*The problem*:
Return every line of the records that contains the word "positioned", copied unchanged. The match is case-sensitive.

Start of Extracted material

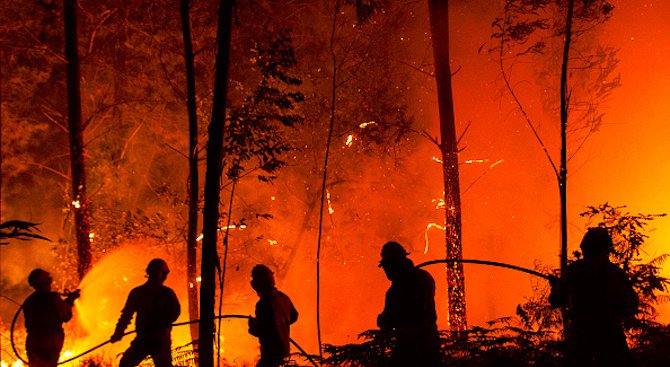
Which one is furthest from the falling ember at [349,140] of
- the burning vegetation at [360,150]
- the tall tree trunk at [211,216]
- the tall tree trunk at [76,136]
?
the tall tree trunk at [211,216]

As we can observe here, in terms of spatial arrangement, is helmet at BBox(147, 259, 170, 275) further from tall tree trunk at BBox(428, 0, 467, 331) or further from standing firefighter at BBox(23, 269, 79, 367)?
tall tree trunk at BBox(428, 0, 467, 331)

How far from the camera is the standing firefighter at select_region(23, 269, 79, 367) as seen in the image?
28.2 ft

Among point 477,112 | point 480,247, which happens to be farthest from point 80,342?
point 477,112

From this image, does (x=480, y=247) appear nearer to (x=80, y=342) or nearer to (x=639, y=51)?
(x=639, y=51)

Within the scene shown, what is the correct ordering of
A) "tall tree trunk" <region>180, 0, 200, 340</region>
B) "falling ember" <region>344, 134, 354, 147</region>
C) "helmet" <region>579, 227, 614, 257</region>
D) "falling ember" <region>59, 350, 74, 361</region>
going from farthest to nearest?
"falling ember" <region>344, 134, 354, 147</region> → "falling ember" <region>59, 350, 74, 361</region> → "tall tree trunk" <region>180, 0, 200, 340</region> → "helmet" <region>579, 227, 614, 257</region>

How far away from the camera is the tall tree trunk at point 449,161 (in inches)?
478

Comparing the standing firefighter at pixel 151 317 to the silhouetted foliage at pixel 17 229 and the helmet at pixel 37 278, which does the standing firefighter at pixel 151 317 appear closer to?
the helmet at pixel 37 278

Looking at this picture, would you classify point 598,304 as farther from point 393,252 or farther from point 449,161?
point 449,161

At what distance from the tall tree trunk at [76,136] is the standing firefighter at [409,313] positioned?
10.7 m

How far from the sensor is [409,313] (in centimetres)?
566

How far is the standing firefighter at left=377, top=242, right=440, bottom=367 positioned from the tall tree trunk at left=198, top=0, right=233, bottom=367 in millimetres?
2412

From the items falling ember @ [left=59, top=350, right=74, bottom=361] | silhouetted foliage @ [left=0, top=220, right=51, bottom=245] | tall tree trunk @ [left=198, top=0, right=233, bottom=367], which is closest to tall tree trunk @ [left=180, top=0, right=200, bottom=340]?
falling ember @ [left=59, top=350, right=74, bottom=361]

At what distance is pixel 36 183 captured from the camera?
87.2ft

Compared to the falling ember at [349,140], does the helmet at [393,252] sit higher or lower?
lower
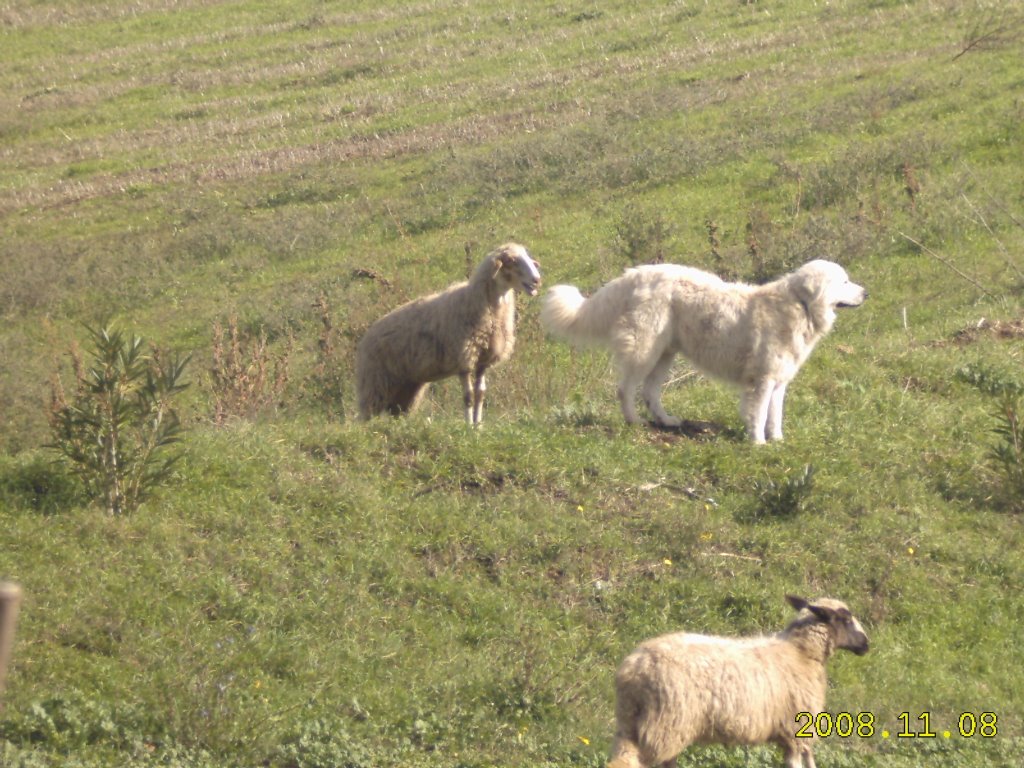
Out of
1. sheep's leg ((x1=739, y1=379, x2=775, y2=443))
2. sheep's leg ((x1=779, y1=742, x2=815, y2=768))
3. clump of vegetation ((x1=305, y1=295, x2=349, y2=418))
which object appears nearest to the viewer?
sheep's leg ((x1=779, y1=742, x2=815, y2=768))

End of Extracted material
Start of Extracted material

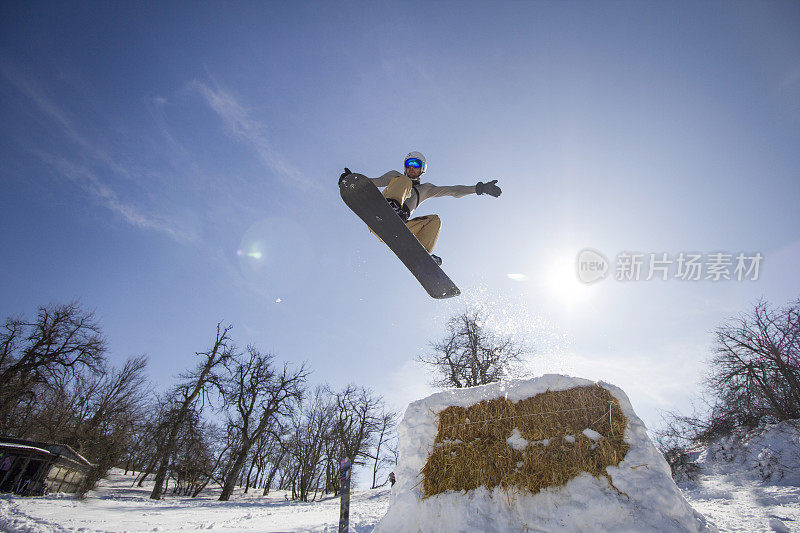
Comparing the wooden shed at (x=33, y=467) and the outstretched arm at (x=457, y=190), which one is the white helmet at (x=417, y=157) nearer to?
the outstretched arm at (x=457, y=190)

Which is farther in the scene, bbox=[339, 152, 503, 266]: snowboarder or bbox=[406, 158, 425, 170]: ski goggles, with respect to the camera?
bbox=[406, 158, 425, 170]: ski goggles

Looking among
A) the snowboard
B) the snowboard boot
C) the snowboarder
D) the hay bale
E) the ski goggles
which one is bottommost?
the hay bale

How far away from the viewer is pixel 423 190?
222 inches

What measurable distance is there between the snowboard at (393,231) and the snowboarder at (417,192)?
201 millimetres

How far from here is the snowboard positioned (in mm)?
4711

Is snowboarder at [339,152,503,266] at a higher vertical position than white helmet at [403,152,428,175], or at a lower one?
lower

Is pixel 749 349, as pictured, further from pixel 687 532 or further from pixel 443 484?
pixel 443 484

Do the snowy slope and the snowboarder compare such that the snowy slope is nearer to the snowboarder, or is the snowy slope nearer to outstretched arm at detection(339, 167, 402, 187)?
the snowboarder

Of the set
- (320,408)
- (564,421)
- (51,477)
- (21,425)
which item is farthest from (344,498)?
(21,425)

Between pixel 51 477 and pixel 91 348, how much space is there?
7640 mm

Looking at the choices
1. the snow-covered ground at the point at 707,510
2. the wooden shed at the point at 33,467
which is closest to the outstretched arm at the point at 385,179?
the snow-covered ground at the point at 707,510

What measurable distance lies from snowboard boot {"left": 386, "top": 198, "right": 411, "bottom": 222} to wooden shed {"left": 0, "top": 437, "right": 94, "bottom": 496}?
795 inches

End of Extracted material

*Response for this exercise*:
At what distance from the tall tree trunk at [76,136] is the standing firefighter at [409,313] positioned?
How far is the standing firefighter at left=377, top=242, right=440, bottom=367 positioned from the tall tree trunk at left=198, top=0, right=233, bottom=367 in millimetres?
How far from here is the snowboard positioned (in mm)?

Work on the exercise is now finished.